[Stored items]

______________________________

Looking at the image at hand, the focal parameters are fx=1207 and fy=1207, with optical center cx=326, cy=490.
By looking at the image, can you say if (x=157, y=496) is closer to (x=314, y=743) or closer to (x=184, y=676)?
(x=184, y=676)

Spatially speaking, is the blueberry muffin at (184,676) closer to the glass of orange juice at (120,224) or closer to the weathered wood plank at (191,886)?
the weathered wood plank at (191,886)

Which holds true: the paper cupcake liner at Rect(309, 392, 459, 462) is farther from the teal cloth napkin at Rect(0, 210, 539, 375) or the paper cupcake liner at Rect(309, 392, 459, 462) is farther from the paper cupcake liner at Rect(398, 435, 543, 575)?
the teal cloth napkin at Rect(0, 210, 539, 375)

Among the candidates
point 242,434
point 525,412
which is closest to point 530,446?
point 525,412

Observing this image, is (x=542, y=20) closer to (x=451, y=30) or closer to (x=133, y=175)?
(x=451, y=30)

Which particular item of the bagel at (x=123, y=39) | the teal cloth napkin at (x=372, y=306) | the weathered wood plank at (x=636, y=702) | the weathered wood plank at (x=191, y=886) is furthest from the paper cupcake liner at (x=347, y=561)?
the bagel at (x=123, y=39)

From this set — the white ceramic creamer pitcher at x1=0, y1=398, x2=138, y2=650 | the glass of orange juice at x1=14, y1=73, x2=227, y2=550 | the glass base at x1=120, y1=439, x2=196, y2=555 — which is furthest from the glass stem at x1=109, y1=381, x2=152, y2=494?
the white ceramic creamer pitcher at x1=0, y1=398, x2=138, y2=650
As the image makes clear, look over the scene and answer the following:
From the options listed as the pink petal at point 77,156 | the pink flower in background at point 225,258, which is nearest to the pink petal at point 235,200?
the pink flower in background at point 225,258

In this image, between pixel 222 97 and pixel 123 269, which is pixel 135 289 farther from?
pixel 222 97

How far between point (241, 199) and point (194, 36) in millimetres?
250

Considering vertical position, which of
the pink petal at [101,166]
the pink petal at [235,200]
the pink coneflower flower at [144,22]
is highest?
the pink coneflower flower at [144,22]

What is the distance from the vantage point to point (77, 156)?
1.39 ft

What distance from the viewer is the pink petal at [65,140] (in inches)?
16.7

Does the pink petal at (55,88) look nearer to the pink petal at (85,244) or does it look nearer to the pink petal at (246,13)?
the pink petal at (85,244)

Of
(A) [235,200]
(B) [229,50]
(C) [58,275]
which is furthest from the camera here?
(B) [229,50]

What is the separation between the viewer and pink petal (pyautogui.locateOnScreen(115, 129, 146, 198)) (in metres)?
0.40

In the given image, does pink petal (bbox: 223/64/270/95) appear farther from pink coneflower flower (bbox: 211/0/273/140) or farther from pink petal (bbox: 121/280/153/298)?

______________________________

Rewrite the lines from the one containing "From this set" through the end of the records, changing "vantage point" to "camera position" and leaving everything else as it is.

## WRITTEN RESPONSE
From this set — the white ceramic creamer pitcher at x1=0, y1=398, x2=138, y2=650 | the glass of orange juice at x1=14, y1=73, x2=227, y2=550 | the glass base at x1=120, y1=439, x2=196, y2=555 — which is furthest from the glass stem at x1=109, y1=381, x2=152, y2=494?
the white ceramic creamer pitcher at x1=0, y1=398, x2=138, y2=650
As the image makes clear, look over the scene and answer the following:
From the options listed as the pink petal at point 77,156 | the pink flower in background at point 225,258, which is nearest to the pink petal at point 235,200?
the pink flower in background at point 225,258

In this image, between pixel 222 97 and pixel 123 269, which is pixel 135 289 farther from?
pixel 222 97

How far between point (241, 199) and point (194, 36) in millimetres?
250

Considering vertical position, which of
the pink petal at [101,166]
the pink petal at [235,200]
the pink coneflower flower at [144,22]
is highest?
the pink coneflower flower at [144,22]

What is the distance from the camera position to point (77, 156)?
1.39 ft

What distance from the viewer is the pink petal at [65,140] (in inches)?
16.7

Does the pink petal at (55,88) look nearer to the pink petal at (85,244) or does it look nearer to the pink petal at (246,13)?
the pink petal at (85,244)

Of
(A) [235,200]
(B) [229,50]
(C) [58,275]
which is furthest from the camera here?
(B) [229,50]

What is the separation between the viewer and pink petal (pyautogui.locateOnScreen(115, 129, 146, 198)) (in metres)?
0.40

In the given image, does pink petal (bbox: 223/64/270/95) appear farther from pink coneflower flower (bbox: 211/0/273/140) or farther from pink petal (bbox: 121/280/153/298)?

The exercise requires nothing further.